Neilos / bihisankey

A d3 javascript library/plugin for drawing bi-directional hierarchical sankey diagrams
68 stars 24 forks source link

YsacleFactor and YPosition #2

Open millerbd200 opened 9 years ago

millerbd200 commented 9 years ago

When defining a large data set of nodes with many children and sub children nodes (>10,000: a parent can have 20 children and each of those children can have 20 and so on), if you want to add links in small amounts, say connecting great-great-great grandchildren 10 at a time. The nodes and links are created but they are placed below the the HEIGHT of the svg. Should there be a check to make sure that the lowest y position is not outside the HEIGHT.

Neilos commented 9 years ago

Wow that's a lot of nodes, but I don't think that is the cause of your problem.

What causes the diagram to be rectangular rather than more square

Because sankey diagrams are all about the representation of connections between nodes, I've prioritised the display of high connection diagrams, by compressing diagrams as much as possible in the x direction. I think this is the right thing to do for most sankey diagrams, but the consequence is that a diagram with a low ratio of connections to nodes will have a large height relative to its width. See below for a diagrammatic explanation.


High ratio of connections to nodes tends towards a landscape orientation

:black_large_square: :arrow_right: :black_large_square: :arrow_right: :black_large_square: :arrow_right: :black_large_square: :black_large_square: :arrow_right: :black_large_square: :arrow_right: :black_large_square: :arrow_right: :black_large_square:


Low ratio of connections to nodes tends towards a portrait orientation

:black_large_square: :arrow_right: :black_large_square: :black_large_square: :arrow_right: :black_large_square: :black_large_square: :arrow_right: :black_large_square: :black_large_square: :arrow_right: :black_large_square:


What determines the diagram height

You'll notice that the diagram already scales the node heights and link thicknesses to fit them all onto the page (where possible), but it doesn't scale the node spacing, which is set by the developer.

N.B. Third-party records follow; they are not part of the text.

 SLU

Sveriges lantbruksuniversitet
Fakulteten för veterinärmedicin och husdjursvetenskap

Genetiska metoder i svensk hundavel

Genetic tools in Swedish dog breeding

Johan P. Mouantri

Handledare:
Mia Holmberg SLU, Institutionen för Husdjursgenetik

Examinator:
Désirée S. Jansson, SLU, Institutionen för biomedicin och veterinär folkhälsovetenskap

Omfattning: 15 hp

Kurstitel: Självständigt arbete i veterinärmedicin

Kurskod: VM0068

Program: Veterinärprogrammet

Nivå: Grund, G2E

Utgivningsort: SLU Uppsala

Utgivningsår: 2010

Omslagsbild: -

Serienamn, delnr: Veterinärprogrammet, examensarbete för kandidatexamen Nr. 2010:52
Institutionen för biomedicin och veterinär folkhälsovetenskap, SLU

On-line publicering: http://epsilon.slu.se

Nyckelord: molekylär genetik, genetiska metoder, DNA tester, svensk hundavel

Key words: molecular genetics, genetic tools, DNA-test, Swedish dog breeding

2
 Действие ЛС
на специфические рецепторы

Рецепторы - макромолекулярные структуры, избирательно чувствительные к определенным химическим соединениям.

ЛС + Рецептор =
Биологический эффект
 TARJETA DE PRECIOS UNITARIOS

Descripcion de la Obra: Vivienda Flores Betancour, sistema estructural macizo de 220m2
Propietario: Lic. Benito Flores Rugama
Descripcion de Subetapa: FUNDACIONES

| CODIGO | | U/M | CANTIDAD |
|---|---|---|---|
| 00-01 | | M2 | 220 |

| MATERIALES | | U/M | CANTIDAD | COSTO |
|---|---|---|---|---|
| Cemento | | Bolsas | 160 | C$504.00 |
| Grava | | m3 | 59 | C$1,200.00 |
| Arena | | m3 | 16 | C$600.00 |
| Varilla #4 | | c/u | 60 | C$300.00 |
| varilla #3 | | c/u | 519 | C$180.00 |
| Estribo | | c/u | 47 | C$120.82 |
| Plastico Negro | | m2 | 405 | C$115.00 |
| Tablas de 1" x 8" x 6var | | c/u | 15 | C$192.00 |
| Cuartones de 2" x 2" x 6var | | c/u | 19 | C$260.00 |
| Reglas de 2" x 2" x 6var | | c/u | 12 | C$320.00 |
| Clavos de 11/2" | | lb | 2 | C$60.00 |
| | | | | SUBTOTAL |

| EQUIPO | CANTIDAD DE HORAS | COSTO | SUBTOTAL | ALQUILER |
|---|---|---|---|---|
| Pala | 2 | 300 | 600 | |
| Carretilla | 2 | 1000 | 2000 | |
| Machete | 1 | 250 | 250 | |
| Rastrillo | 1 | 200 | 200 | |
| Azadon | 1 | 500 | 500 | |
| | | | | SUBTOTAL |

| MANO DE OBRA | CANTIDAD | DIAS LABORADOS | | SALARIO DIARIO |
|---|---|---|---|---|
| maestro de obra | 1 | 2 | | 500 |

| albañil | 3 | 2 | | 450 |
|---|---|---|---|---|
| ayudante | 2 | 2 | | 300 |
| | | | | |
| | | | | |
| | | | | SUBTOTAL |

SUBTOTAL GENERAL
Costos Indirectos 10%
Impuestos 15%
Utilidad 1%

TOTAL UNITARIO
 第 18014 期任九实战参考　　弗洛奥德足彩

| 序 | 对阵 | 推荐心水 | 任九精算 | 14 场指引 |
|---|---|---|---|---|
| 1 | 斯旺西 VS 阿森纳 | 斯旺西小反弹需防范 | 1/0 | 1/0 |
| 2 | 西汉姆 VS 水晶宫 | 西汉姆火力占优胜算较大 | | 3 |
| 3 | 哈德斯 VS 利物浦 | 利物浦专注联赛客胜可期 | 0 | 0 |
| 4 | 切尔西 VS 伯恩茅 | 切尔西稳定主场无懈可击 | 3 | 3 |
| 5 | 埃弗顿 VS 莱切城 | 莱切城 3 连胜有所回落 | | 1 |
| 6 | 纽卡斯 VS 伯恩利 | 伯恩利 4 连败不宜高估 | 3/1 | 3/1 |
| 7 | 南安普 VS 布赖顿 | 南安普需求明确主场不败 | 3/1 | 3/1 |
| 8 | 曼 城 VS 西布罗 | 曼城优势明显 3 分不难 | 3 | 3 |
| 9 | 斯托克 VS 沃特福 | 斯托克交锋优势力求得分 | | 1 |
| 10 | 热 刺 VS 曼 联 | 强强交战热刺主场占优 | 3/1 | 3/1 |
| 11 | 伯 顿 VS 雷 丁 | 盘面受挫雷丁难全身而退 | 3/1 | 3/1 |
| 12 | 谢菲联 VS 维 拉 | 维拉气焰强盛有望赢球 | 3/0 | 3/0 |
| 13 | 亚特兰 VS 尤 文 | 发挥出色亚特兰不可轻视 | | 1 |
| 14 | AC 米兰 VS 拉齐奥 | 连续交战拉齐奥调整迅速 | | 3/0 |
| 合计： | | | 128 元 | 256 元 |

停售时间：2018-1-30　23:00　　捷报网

Suggestion 1: Try specifying a lower node spacing to fit more nodes on the page. biHiSankey.nodeSpacing(1);

Why the diagram doesn't adjust to fit contents.

You will notice that the diagram does not scale the diagram container on the page to fit the contents but rather scales the contents (where possible) to fit the diagram containers height and width as specified by the developer (biHiSankey.size(300, 400);).

The reason it works that way is to prevent breaking the layout of the page as a whole.

Suggestion 2: If your page can accommodate any height then you could increase the specified height of the diagram container to allow more nodes to fit on. This may, however, result in large empty spaces while the child nodes remain collapsed.

To calculate the height of the diagram responsively try something like the following (not tested):

// Initialize the sankey diagram in the normal way
d3.biHiSankey()
  .nodes(exampleNodes)
  .links(exampleLinks)
  .initializeNodes(function (node) { // do whatever })
  .layout(LAYOUT_INTERATIONS);

// Group the nodes into columns
var nodesInColumns = d3.nest()
  .key(function (node) { return node.x; })
  .sortKeys(d3.ascending)
  .entries(d3.sankey().nodes())
  .map(function (object) { return object.values; });

// Calculate the new diagram height
// by summing the node heights and node spacings in each column
// and use the largest sum
var newDiagramHeight = d3.max(nodesInColumns, function (columnNodes) {
  var sumOfNodeHeights = d3.sum(columnNodes, function (node) {
    return node.value;
  });
  var spaceBetweenNodes = (columnNodes.length - 1) * d3.sankey().nodeSpacing();
  return  sumOfNodeHeights + spaceBetweenNodes;
});

//...and then layout with the new dimensions:
d3.biHiSankey()
  .nodes(exampleNodes)
  .links(exampleLinks)
  .size([WIDTH, newDiagramHeight])
  .layout(LAYOUT_INTERATIONS);

Generating sankey diagrams for lots of different data sets is necessarily a balancing act with competing priorities. I think the priorities I've chosen are right ones for the majority of cases (though apparently not in your case).

Hopefully the above suggestions helped and I've explained my thinking and reasons for why things are as they are currently. If you find another solution feel free to submit a pull request and I'll happily take a look.